There’s just one problem: There are so many options for conversation analytics and conversational intelligence software out there—and not a lot that differentiates those options from each other to the untrained eye. That’s where we come in. 

Today, we’re going to spend some time talking about common mistakes we see people make when looking to invest in a conversation analytics solution. Then, we’ll share what you should look for instead, in order to choose a conversation analytics tool that will actually help you reduce effort at your company. 

Here are three pitfalls to avoid when choosing a conversation analytics tool: 

Pitfall #1: Applying bad structure to unstructured data

The survey, by definition, is a limiting instrument. It's a handful of questions that generate a simple score based on a limited sample size. This is fine, for what it is, but as customer experience leaders, we may struggle to understand what factors caused that score. Unstructured data, on the other hand, has the opposite problem—it's everything. The unstructured data you can pull from calls is such a massive, massive data set, that looking for insights in that is like trying to boil the ocean. And many companies, when they go in to make that project smaller, lose some vital data in the process. 

That’s the first pitfall we see in conversation analytics tools: Applying bad structure to unstructured data.

You can’t cut corners

Faced with the influx of information accessible with a conversation analytics tool, many people try to address the sea of unstructured data with surface-level work.
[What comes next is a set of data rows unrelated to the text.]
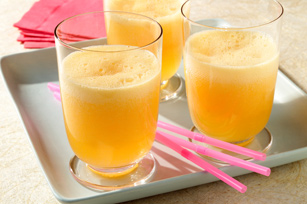 Papaya Fruit Drink Image 1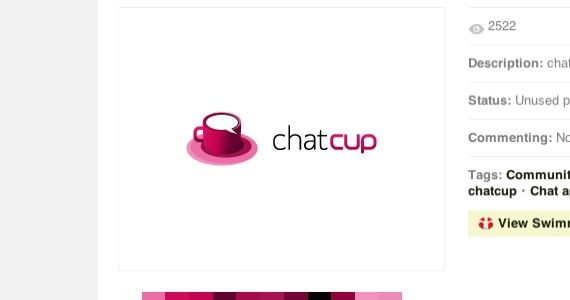 Captura de pantalla 2013 11 13 a las 14.04.10 570x300 scaled cropp 12 Logotipos ingeniosos
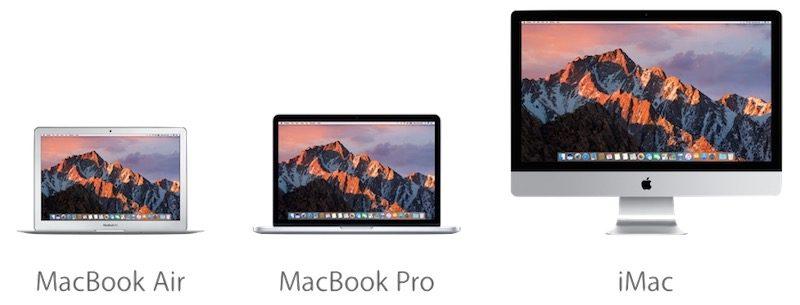 macbook_air_pro_imac-800x305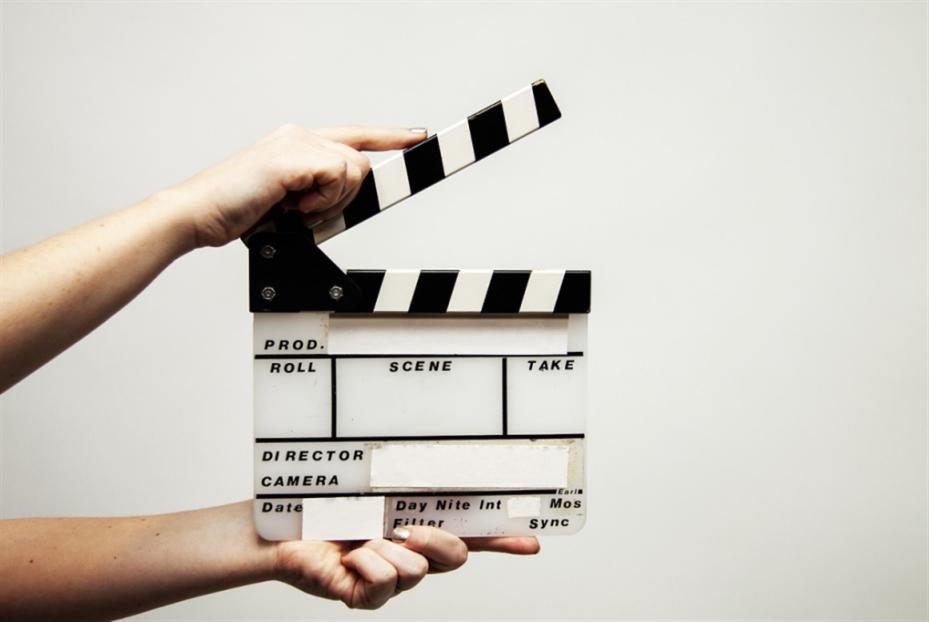 أفلام قصيرة تتنافس في مسرح إسطنبولي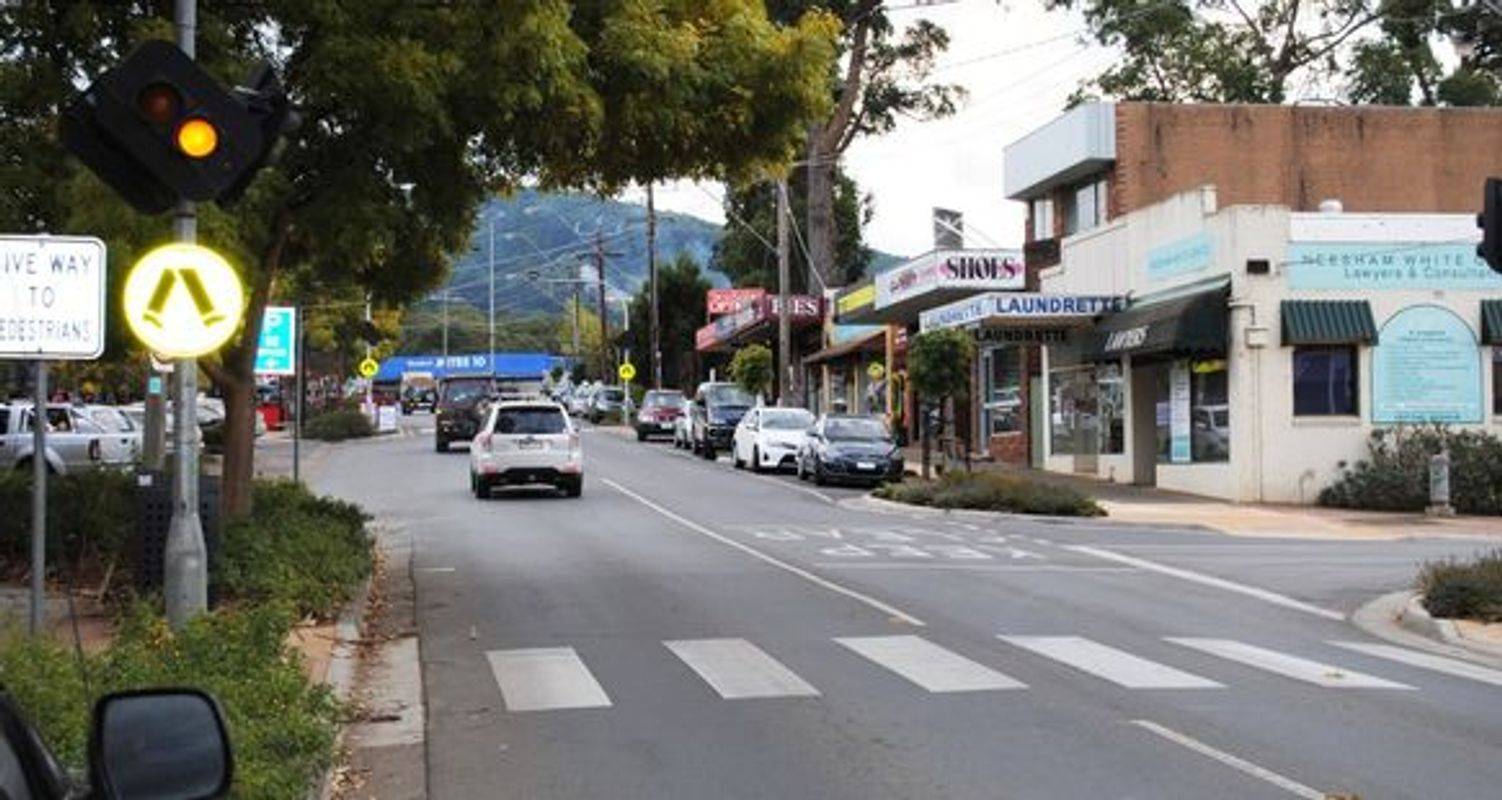 Monbulk Main Street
We’ve seen people use keyword spotting, basic sentiment, and tone, and try to call that measuring Effort. This is actually really dangerous, since it may reduce the amount of data you have to sift through, but it also creates huge blind spots—like the role of the agent in an interaction versus a customer’s role. And if we’re missing these things, that means we’re not fully understanding our customers, and we could be making bad business decisions. 
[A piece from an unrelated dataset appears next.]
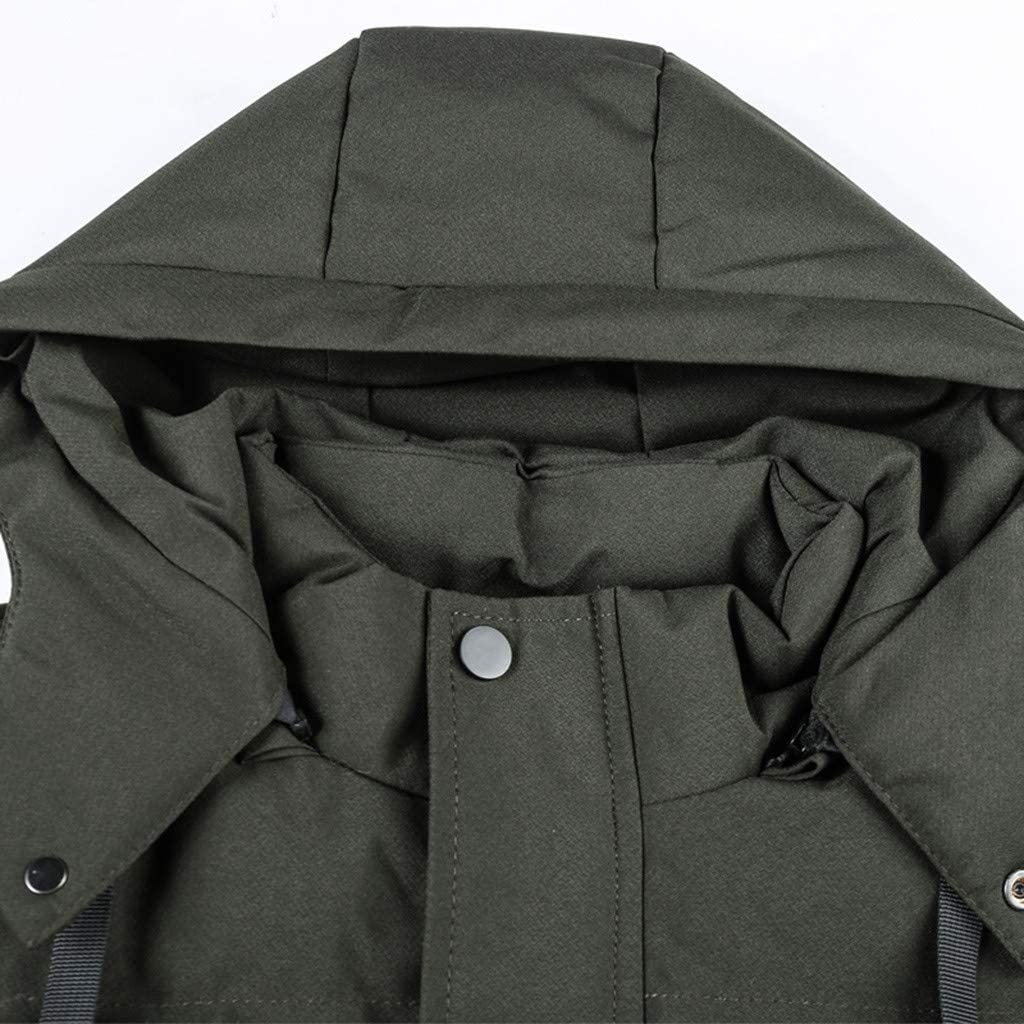 AILMY Mens Mid-Length Jacket Cotton-Padded Solid Coat Thickened Zipper Drawstring Hoodie Outwear L-4XL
Structuring unstructured data: Tethr's conversation analytics tool

Here at Tethr, we use research as a way to thread that needle. It can be difficult to understand all the facets of customer effort on your first day with a conversation analytics tool, so we don’t ask you to. Instead, we’ve codified our findings on effort into algorithms that automatically show you what’s important in your customer conversations. Unstructured data provides you with more information than you’ll ever be able to use—but don’t settle for the shortcuts. When you look for a conversation analytics tool, look for one that uses a powerful lens, backed by research, to sort and structure your unstructured data. 

Pitfall #2: Automating the wrong Quality Assurance processes

The second pitfall we see folks run into a lot is automating the wrong QA processes. The whole field of speech analytics really grew out of a desire by companies to get out of the business of having people manually listen to calls—which we know is problematic for lots of reasons. It's expensive, it’s labor-intensive, and letting a machine do it instead allows you to redeploy your QA staff to do other things like coaching, process improvements, and internal projects.

So, what’s the problem? 

While this sounds great, it’s important to keep in mind that if you’re serious about effort reduction, your QA card will need some serious updating. This is such a dangerous mistake, too, because we see a lot of companies that approach practitioners and say, “Hey, we can strip out all this cost from your manual QA process and get you a 100% sample size, and just have a machine do it.” And that sounds really appealing. But a lot of those platforms fall short of utilizing the real power of automation by doing that. 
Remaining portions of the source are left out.